Oil found some support after declining earlier as the number of Americans filing claims for unemployment benefits fell last week and orders for key capital goods rebounded in May.
Still, the decline in jobless claims was less than analysts expected and other data support economists' expectations that GDP could shrink at as much as a 40% annualized rate in the second quarter.
To kick-start the world economy devastated by coronavirus, central banks have delved deep into their toolboxes and unleashed trillions of dollars in stimulus.
"Part of the rebound here is the idea that all the stimulus measures that central banks and the world's governments are pumping into the economy is gonna have a positive impact on economic activity and that it will be supportive to demand," said Gene McGillian, vice president of market research at Tradition Energy in Stamford, Connecticut.

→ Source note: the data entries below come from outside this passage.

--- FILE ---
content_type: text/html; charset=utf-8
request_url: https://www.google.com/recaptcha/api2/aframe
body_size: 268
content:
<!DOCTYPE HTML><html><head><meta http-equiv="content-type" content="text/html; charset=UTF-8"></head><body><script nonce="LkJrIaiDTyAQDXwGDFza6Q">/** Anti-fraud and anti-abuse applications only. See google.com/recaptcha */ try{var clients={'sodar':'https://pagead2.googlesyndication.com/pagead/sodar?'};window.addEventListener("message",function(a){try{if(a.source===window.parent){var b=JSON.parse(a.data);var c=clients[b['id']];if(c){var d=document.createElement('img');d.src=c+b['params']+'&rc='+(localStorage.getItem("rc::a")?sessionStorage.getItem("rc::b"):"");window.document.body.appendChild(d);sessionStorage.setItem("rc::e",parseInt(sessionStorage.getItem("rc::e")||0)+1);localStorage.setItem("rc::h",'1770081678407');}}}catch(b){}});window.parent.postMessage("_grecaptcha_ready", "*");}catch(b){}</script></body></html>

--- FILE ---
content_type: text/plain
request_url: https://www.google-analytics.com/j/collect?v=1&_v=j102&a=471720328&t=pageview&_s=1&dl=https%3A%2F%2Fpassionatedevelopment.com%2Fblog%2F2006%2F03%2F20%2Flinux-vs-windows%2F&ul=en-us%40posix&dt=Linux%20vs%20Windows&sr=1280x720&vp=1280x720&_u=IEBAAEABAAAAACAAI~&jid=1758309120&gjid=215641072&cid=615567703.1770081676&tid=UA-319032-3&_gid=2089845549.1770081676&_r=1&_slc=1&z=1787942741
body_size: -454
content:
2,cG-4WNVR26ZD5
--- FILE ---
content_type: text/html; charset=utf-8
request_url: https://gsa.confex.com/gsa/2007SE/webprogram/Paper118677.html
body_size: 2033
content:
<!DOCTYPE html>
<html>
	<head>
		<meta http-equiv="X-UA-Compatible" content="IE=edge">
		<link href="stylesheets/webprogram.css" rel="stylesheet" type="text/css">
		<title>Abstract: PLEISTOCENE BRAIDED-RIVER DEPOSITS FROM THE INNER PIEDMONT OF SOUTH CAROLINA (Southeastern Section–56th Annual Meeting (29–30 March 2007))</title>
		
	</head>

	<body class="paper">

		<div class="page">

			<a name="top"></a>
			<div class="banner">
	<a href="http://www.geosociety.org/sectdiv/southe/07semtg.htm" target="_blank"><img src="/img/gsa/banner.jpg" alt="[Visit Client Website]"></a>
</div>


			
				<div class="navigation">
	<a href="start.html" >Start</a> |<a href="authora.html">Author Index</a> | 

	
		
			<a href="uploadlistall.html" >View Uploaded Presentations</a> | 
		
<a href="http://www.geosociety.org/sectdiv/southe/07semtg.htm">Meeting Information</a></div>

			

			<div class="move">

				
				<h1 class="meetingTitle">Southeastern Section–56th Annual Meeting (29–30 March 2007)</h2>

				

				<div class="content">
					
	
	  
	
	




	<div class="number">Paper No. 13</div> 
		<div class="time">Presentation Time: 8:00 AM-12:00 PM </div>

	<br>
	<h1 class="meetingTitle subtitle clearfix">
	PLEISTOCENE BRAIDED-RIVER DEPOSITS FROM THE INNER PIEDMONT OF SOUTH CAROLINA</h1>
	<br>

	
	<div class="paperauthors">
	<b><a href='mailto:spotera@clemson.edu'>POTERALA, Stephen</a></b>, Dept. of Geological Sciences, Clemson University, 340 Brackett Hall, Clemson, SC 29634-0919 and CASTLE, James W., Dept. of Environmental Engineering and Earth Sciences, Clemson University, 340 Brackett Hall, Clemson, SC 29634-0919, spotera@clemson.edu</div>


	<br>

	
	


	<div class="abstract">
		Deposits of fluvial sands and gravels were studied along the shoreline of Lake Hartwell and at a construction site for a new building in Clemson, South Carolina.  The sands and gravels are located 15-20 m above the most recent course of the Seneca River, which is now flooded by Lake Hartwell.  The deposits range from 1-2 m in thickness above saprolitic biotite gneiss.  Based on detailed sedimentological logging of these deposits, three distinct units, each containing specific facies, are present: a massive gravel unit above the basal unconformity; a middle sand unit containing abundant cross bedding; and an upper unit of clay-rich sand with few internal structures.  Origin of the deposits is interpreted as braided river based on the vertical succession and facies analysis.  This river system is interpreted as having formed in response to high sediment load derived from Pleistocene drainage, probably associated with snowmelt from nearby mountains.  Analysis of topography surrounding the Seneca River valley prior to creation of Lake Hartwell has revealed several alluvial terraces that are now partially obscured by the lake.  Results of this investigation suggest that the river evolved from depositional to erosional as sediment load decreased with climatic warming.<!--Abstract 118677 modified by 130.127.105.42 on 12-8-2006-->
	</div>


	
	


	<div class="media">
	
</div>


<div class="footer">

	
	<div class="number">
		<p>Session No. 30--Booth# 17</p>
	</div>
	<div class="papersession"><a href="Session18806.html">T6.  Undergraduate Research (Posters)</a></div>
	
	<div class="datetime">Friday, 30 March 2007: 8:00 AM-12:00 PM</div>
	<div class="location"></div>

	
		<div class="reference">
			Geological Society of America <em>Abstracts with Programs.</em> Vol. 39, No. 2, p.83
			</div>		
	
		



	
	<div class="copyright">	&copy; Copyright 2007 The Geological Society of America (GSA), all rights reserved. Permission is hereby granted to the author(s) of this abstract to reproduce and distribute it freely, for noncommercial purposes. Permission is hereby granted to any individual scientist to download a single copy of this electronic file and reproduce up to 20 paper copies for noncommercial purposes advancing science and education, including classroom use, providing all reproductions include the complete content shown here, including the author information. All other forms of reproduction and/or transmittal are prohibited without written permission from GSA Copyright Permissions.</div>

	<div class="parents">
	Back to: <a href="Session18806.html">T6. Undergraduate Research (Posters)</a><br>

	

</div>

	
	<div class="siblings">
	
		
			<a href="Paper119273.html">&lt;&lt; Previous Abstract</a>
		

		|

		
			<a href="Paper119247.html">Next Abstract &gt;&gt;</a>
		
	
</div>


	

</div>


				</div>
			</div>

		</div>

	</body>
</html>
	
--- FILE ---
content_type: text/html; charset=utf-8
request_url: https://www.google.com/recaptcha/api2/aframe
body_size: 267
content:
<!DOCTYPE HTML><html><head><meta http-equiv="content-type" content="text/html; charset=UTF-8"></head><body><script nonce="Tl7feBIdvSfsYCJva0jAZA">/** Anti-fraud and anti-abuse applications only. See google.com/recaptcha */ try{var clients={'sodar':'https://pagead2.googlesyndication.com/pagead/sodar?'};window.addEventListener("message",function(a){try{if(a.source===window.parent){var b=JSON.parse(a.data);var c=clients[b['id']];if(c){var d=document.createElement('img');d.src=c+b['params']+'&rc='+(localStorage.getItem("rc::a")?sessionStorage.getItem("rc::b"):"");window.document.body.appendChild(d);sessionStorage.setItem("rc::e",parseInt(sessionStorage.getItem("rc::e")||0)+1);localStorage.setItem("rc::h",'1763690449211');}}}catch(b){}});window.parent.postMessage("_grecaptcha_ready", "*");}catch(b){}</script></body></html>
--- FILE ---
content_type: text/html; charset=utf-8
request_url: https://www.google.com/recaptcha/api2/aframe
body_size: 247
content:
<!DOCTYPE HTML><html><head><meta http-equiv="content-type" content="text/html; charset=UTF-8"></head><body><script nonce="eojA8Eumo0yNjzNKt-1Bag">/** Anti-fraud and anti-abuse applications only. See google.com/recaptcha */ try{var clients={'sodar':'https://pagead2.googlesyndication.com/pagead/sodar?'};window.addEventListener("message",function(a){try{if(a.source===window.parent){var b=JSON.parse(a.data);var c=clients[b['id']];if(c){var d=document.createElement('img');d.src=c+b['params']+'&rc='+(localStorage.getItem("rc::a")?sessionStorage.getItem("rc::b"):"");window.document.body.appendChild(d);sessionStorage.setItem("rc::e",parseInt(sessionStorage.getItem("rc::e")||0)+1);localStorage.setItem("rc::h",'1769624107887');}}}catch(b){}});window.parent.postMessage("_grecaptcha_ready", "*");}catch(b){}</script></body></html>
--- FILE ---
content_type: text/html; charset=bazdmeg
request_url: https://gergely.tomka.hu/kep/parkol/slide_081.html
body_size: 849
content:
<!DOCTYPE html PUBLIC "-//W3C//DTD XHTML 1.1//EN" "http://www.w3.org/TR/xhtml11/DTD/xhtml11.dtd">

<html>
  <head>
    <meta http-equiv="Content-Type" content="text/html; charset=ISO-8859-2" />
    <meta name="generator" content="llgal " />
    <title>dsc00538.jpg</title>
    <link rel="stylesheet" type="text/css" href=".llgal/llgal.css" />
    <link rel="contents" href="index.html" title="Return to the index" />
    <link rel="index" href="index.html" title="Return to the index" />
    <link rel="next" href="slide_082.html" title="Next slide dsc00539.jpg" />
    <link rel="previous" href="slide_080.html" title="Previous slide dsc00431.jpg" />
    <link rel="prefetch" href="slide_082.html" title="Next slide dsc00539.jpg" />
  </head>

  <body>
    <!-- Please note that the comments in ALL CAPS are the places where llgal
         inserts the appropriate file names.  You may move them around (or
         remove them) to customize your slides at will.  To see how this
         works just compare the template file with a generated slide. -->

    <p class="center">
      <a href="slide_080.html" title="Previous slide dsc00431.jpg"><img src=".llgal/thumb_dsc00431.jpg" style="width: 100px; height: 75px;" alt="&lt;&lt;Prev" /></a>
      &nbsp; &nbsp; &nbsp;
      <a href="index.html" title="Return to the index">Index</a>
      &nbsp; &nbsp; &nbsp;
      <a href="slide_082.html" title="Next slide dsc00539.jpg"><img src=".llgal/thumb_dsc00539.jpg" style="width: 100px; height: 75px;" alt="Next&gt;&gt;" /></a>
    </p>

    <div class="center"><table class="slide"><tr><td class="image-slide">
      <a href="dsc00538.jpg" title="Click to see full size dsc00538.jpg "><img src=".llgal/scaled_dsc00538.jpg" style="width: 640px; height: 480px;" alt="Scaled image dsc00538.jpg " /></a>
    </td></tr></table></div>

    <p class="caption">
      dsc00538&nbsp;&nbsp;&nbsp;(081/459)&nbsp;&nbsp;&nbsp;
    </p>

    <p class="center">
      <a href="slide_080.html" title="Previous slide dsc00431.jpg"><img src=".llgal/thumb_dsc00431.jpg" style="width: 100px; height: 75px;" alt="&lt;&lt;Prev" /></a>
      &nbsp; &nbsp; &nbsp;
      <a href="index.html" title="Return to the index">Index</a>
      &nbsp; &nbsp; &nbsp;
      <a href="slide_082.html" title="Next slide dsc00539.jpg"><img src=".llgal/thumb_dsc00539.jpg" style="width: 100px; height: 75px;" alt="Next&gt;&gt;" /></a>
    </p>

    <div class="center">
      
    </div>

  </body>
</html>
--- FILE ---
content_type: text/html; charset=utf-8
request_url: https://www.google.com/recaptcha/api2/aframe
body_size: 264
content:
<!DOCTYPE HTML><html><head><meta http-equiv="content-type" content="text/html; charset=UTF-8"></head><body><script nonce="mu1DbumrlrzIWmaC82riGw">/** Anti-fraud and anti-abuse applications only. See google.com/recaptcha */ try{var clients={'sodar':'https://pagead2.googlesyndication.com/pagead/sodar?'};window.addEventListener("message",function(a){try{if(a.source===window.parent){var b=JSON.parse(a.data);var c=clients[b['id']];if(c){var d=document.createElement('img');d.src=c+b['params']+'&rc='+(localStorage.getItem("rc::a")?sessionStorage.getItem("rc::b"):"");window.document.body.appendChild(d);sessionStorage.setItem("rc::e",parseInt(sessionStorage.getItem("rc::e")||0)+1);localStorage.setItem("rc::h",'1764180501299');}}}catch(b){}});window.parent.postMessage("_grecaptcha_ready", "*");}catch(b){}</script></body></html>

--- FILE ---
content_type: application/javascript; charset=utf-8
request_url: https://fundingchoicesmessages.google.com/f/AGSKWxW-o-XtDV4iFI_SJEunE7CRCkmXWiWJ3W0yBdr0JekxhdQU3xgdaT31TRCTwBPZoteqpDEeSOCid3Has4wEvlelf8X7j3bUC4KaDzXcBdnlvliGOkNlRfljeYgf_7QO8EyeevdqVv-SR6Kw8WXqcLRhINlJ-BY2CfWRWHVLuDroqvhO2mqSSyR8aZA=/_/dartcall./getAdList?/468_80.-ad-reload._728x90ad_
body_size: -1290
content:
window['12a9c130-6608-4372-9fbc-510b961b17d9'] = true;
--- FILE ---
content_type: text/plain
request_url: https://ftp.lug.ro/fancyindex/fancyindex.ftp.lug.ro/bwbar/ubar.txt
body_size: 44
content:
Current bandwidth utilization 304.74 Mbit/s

"The only roadblock is if the number of COVID-19 cases picks up and we have to reimpose shelter in place measures but I don't think we can conclude that it's on the cards yet."
New infections have surged in U.S. states including California, Texas and Florida, while Australia posted its biggest daily rise in cases in two months.
"Despite the recent increase in the COVID-19 infection rate across large regions throughout the U.S., our real time geolocation data has, to this point, not suggested a material change in broad societal behavior as vehicle traffic continues to improve, international flights re-gain ground, employees phase back to work and discretionary activity picks up," said Michael Tran, managing director of energy strategy at RBC Capital Markets in New York.
Still, the International Monetary Fund's prediction on Wednesday of a deeper global recession than previously thought has added to market concerns of weakened oil demand.
A record supply cut by the Organization of the Petroleum Exporting Countries and allies has supported the oil market, which is much stronger compared with April, when Brent hit a 21-year low below $16 a barrel and U.S. crude turned negative.
Investors are waiting to see if the producers, known as OPEC+, extend their record cut beyond July.